A tiny space probe was dispatched from Earth this morning for a tantalizing tour of comets -- the frozen time capsules that hold the primordial building blocks left over from the creation of our solar system.

The $159 million Comet Nucleus Tour mission, dubbed CONTOUR, will encounter at least two comets to give scientists their closest look at the hearts of these dirty snowballs.

"Humankind has looked at comets for centuries, and yet we know amazingly little about them," said Dr. Colleen Hartman, director of NASA's solar system exploration division.

"Comets may well have brought much of the Earth's oceans and the Earth's atmosphere, as well as the carbon-based molecules to the Earth's surface. If it were not for comets, perhaps we wouldn't even be here," said Dr. Donald Yeomans, CONTOUR science team co-investigator from NASA's Jet Propulsion Laboratory.

"They are the most abundant and least understood bodies in our solar system, and they're important because they are the best-preserved pieces of the solid materials out of which the planets formed 4.6 billion years ago," said Dr. Joseph Veverka, the CONTOUR principal investigator from Cornell University.

CONTOUR is fitted with two cameras and two science instruments to snap the clearest pictures ever taken of the comets' hearts and analyze the dust and gases spewing from the mysterious objects in an effort to understand their structure, composition and how they work.

Scientists also want to know how comets are chemically diverse from one another.

"The reason we want to know that is to address some important questions, not only concerning comets themselves, but concerning the early history of the Earth and the role that comets may have played in it. These are questions really about the chemistry of our Earth and questions about us," Veverka said.

"Can we demonstrate that much of the water that exists in our lakes, rivers and oceans was actually brought to the Earth by comets? Similarly, is it plausible that the air we breathe in our atmosphere actually once was comet stuff? Is it likely that the original input of the molecules that led to the origin of life on the Earth came from comets? Are we, indeed, the progeny of comets? These are some of the exciting questions that the chemical analyses on CONTOUR will attempt to answer."

  Launch
The Delta 2 rocket lifts off to deliver CONTOUR into Earth orbit. Photo: Carleton Bailie/Boeing
 
The spacecraft's voyage began at precisely 2:47:41 a.m. EDT (0647:41 GMT) today when a Boeing Delta 2 rocket blasted off from pad 17A at Cape Canaveral.

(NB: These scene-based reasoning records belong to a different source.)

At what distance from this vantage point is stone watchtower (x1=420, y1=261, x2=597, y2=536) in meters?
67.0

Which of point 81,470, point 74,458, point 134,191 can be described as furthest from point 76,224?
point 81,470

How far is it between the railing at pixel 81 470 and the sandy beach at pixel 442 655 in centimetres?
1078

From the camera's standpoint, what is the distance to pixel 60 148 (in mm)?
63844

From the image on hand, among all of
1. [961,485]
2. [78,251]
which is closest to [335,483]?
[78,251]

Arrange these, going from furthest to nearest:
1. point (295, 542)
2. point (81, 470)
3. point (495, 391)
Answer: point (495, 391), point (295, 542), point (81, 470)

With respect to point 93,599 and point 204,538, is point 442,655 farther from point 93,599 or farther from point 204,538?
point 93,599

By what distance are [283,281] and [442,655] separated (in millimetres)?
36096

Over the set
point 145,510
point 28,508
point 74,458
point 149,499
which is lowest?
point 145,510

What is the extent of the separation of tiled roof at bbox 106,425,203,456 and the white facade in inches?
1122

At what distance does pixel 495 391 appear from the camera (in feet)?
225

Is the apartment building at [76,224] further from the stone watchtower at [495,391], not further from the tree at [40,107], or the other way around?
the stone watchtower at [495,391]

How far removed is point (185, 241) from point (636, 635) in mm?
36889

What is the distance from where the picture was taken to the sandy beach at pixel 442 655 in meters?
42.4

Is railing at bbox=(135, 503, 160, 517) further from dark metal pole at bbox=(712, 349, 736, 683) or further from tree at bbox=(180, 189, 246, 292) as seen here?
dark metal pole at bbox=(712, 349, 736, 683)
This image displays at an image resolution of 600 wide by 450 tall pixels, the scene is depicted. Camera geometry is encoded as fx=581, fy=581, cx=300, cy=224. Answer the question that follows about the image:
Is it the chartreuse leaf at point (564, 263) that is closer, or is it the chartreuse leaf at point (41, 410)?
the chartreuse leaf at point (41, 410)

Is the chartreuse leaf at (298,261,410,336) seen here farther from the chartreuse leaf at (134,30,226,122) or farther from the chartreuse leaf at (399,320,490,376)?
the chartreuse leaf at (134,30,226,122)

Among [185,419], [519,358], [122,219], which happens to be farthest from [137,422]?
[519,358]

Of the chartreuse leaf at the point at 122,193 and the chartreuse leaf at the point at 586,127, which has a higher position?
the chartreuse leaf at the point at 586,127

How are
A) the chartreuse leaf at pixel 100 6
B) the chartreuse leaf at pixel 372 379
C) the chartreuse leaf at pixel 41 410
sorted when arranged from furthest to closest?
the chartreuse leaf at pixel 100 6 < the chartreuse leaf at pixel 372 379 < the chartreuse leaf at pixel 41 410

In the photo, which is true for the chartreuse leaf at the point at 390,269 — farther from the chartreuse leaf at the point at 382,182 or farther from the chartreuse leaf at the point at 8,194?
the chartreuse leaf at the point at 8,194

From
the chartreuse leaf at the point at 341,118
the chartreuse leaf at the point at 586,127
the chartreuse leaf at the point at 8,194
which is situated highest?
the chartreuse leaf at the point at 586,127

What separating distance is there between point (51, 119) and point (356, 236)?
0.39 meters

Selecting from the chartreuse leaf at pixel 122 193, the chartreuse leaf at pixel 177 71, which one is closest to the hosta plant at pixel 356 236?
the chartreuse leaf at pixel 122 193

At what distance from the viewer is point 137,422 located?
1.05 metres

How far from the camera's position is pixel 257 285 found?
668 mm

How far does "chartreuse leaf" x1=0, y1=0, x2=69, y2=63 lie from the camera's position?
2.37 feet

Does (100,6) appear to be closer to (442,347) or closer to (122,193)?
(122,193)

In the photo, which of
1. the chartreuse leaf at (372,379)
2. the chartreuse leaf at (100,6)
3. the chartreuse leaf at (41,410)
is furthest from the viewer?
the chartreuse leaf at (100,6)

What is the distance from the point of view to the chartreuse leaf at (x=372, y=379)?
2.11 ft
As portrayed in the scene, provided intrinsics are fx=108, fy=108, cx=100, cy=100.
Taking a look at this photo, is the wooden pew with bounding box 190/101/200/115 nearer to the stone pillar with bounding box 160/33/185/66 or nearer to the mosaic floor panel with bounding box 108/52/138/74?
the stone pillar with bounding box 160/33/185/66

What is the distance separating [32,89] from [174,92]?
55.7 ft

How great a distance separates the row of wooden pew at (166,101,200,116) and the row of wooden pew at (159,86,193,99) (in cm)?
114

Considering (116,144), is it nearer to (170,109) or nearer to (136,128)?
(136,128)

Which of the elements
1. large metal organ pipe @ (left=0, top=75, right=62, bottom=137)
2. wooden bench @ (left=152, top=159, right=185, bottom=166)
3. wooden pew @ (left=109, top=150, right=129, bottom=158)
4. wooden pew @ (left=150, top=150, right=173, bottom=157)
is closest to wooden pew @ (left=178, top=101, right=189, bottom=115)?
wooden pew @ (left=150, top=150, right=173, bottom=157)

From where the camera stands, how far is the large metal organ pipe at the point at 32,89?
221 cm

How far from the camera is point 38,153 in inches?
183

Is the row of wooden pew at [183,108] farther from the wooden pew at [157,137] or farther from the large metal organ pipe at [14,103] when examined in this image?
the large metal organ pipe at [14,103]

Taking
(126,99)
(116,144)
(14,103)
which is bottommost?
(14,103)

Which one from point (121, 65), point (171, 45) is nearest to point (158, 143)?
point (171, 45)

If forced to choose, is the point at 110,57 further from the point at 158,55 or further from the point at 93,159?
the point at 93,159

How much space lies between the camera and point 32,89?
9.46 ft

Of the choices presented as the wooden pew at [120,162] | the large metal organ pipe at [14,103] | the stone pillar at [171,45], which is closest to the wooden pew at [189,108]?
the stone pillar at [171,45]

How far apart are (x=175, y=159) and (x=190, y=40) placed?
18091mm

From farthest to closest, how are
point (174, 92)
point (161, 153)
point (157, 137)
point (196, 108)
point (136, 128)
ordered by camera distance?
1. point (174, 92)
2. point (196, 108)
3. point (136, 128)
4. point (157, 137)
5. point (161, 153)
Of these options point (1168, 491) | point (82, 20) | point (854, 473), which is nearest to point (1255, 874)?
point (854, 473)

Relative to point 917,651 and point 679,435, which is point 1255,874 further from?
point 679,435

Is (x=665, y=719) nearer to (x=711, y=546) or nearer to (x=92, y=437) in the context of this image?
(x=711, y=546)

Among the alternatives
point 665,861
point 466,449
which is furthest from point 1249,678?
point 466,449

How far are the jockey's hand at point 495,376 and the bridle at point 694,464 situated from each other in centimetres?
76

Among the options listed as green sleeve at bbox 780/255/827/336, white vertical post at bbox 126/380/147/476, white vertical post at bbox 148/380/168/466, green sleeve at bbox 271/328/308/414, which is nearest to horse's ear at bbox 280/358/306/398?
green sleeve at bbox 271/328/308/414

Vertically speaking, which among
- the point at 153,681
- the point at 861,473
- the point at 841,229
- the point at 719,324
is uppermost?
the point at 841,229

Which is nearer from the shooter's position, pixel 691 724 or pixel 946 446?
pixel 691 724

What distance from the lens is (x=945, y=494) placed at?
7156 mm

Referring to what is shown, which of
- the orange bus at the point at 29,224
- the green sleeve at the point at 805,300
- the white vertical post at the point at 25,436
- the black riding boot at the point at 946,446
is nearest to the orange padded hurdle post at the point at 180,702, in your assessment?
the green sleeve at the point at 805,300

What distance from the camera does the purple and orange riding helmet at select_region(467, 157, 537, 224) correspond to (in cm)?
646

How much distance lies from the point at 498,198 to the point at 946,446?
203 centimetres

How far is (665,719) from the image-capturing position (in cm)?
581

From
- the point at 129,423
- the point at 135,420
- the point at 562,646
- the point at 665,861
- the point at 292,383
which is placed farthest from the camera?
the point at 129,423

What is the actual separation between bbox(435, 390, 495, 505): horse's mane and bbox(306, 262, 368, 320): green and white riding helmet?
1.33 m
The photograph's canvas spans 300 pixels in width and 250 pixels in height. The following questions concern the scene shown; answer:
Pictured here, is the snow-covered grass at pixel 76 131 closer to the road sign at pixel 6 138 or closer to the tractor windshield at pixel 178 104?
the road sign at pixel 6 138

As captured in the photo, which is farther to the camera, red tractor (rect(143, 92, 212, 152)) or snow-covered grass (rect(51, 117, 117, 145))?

The three-stage expendable launcher hurled CONTOUR into an extremely elliptical orbit ranging from about 115 miles to 70,000 miles -- a third of the way to the moon -- during a 63-minute flight that started on Florida's East Coast and ended on the other side of the globe, north of Australia.

The probe will remain in Earth orbit for six weeks, making a looping orbit every one-and-three-quarters days.

At 4:46 a.m. EDT August 15, while cruising 139 miles above the Indian Ocean, a solid-fueled kick motor on CONTOUR will ignite for a 50-second firing to propel the probe on a Sun-orbiting, Earth-return trajectory, the next leg of its innovative trek called an "indirect launch mode."

CONTOUR will return to the Earth on August 15, 2003, passing within 36,000 miles to use the planet's gravity as a steering wheel to change the craft's orbit to put it on course to rendezvous with comet Encke on November 12, 2003.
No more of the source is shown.